• What you should do
Rewrite the data from the beginning through the line containing "1076 millimetres", both ends included, as a two-column CSV with the headers text and answer. Give one row per item, with each value in a single quoted field and any line breaks replaced by spaces.

• Information shown
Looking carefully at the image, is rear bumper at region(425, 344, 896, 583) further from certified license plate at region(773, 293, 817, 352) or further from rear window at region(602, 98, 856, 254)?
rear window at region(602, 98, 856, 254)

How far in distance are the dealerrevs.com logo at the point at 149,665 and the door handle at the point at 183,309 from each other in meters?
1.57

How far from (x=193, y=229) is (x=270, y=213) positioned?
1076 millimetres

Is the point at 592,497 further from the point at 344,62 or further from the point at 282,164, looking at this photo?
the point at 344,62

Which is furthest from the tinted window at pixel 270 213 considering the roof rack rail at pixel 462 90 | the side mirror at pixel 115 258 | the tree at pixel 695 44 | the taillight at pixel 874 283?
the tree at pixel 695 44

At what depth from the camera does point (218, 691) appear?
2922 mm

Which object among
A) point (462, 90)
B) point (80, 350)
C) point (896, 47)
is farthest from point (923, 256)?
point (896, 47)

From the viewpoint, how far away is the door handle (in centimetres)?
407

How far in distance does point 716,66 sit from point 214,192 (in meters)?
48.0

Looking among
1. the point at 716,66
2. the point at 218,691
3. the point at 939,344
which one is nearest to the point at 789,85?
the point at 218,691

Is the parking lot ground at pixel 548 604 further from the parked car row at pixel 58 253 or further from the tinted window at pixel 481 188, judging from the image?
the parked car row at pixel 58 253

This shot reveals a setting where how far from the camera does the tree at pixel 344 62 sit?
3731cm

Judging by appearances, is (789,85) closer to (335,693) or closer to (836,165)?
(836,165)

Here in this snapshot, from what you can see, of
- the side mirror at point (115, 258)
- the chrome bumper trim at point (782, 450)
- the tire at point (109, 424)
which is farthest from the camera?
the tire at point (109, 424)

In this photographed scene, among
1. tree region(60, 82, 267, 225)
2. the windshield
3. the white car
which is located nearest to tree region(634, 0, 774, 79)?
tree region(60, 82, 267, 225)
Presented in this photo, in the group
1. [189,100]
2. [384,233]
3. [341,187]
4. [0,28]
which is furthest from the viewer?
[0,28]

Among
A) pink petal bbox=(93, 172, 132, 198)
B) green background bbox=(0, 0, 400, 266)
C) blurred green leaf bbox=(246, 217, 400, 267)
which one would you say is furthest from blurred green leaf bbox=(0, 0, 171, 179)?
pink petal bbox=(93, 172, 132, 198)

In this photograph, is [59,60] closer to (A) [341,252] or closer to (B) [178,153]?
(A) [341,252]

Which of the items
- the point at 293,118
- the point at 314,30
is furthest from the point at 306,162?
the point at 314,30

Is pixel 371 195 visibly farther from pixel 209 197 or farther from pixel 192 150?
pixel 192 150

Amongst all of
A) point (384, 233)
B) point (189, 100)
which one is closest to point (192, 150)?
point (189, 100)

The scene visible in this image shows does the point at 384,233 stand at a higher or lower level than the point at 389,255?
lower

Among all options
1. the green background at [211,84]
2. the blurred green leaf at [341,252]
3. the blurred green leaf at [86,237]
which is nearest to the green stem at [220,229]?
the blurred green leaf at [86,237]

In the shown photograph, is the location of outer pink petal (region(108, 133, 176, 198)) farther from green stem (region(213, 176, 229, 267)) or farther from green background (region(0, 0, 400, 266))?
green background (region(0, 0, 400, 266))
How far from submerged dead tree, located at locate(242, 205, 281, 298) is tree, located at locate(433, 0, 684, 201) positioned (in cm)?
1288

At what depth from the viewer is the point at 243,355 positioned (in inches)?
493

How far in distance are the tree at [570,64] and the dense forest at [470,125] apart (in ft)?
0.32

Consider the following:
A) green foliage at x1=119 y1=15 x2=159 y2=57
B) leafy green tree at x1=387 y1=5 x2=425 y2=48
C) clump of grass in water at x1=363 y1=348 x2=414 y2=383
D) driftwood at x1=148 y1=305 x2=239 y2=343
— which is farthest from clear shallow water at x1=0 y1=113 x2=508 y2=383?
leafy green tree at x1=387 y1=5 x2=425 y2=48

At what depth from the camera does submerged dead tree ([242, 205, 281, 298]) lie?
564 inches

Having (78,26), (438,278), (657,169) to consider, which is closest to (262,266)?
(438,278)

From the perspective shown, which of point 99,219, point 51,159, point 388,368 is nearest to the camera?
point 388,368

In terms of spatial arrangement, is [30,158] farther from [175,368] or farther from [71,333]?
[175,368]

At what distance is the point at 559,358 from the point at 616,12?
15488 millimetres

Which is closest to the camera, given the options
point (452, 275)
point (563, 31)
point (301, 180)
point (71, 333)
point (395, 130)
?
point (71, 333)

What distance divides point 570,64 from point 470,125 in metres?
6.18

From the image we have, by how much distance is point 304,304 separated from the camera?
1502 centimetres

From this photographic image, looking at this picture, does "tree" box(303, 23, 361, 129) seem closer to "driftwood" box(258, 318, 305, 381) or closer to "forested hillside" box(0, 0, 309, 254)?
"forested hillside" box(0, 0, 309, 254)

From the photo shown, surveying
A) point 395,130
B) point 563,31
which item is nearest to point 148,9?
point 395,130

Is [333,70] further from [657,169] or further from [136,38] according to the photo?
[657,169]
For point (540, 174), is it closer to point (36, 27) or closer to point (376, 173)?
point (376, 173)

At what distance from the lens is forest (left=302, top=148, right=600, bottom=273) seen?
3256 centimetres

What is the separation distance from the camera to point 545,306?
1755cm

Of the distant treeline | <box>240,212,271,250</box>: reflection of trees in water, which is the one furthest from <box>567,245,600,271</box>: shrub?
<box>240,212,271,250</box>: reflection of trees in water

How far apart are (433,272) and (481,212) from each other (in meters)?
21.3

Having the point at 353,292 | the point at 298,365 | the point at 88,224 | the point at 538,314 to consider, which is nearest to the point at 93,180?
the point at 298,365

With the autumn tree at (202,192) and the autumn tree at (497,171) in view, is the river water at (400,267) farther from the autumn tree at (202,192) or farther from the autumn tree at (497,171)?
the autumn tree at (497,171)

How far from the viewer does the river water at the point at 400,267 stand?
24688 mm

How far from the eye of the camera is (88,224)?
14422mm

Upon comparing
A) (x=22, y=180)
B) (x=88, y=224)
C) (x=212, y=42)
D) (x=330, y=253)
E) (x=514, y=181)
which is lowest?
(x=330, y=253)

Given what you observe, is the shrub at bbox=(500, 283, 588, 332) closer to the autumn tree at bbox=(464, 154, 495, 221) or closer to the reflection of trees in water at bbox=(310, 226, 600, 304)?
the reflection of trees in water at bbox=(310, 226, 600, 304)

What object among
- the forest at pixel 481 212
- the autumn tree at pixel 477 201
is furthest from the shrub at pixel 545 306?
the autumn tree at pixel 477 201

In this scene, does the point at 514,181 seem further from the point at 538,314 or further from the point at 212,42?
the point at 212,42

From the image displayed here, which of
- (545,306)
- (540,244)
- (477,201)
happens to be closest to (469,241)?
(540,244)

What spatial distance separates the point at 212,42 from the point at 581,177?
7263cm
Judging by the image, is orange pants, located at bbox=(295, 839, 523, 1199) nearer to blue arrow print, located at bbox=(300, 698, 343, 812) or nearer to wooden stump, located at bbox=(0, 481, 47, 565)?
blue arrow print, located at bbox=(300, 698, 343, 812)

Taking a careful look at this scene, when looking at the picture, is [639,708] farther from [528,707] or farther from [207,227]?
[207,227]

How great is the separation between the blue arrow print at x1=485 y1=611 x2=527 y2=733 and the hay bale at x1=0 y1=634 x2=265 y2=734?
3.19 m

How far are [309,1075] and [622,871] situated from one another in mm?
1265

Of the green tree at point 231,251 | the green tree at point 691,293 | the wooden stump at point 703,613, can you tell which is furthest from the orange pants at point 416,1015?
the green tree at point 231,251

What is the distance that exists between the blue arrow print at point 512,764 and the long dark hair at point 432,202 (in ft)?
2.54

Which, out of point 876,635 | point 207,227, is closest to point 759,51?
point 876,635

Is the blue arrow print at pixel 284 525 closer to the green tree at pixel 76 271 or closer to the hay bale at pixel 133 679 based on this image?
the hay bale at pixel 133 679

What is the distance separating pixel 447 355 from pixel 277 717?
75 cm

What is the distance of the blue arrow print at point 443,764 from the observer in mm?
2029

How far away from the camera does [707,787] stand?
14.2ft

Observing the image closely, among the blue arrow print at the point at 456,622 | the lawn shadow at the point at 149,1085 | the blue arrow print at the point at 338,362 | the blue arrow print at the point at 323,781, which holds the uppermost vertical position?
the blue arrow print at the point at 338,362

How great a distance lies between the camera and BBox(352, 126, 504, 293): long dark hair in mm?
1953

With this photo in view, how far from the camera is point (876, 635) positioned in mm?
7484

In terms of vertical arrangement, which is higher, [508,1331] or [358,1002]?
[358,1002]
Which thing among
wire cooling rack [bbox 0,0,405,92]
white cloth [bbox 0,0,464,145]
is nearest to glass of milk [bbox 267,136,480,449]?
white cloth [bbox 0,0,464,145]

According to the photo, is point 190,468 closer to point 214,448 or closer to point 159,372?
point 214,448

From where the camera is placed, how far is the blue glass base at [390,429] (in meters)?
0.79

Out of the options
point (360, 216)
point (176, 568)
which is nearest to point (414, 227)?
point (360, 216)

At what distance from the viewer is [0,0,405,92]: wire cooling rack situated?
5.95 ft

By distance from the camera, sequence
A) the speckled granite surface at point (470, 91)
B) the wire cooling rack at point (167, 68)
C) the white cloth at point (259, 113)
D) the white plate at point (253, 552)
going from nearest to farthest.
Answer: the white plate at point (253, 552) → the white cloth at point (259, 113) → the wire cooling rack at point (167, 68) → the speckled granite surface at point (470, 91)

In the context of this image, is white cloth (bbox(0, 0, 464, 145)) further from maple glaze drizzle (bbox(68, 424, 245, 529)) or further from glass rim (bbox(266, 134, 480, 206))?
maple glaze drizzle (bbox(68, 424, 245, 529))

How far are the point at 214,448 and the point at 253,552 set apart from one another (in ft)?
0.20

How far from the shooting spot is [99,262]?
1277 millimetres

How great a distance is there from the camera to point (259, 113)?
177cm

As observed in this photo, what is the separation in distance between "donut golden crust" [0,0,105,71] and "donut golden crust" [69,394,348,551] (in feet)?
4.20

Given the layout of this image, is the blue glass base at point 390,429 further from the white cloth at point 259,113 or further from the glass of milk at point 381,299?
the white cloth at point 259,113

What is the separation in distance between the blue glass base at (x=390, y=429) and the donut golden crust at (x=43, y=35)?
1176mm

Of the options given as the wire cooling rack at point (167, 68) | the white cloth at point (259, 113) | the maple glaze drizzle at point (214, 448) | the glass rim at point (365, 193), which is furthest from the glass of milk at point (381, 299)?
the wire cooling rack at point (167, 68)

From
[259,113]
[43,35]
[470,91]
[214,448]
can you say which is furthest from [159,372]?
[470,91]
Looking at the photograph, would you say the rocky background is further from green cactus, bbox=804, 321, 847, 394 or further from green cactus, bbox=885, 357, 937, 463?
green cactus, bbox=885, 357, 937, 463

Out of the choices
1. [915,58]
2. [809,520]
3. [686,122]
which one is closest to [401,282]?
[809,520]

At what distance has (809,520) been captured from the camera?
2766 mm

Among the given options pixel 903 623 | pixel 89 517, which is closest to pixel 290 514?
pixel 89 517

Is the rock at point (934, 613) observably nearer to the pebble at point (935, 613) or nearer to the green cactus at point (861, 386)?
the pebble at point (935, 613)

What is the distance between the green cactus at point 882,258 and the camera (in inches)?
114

• Output
text,answer
"Looking carefully at the image, is rear bumper at region(425, 344, 896, 583) further from certified license plate at region(773, 293, 817, 352) or further from rear window at region(602, 98, 856, 254)?","rear window at region(602, 98, 856, 254)"
"How far in distance are the dealerrevs.com logo at the point at 149,665 and the door handle at the point at 183,309 from each other in meters?","1.57"
"How far from (x=193, y=229) is (x=270, y=213) positioned?","1076 millimetres"